SOURCE MATERIAL:
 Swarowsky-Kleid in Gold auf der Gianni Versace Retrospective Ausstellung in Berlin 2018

--

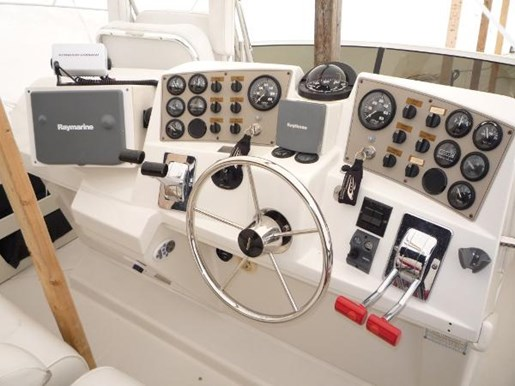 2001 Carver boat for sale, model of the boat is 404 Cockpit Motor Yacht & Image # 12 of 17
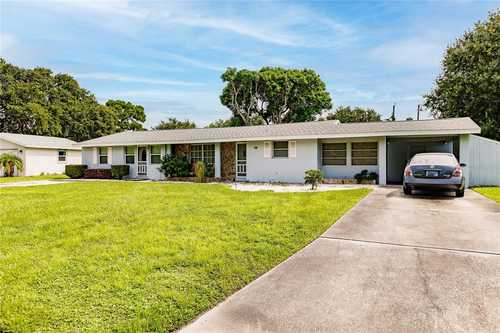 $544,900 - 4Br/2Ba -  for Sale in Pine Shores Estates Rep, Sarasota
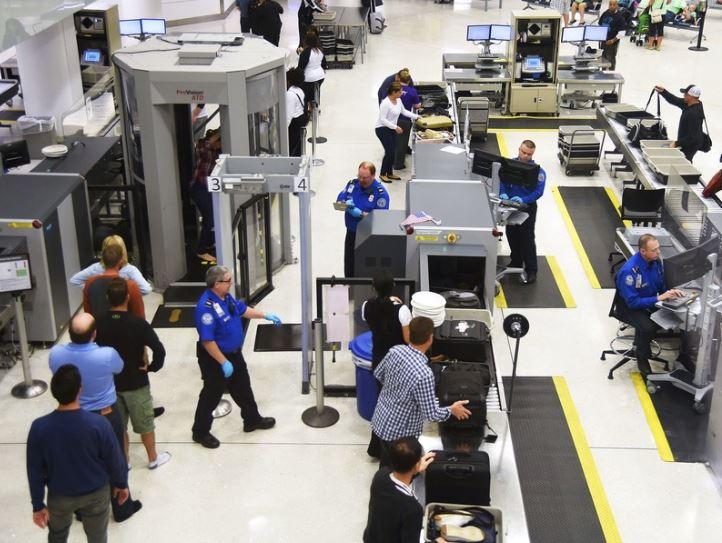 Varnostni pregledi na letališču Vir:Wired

WORK TO BE COMPLETED:
The expected output is the lines above from the one containing "2001 Carver boat" to the one containing "Varnostni pregledi na letališču Vir:Wired", both ends included, reproduced exactly with every picture left out.

ANSWER BOX:
 2001 Carver boat for sale, model of the boat is 404 Cockpit Motor Yacht & Image # 12 of 17
 $544,900 - 4Br/2Ba -  for Sale in Pine Shores Estates Rep, Sarasota
 Varnostni pregledi na letališču Vir:Wired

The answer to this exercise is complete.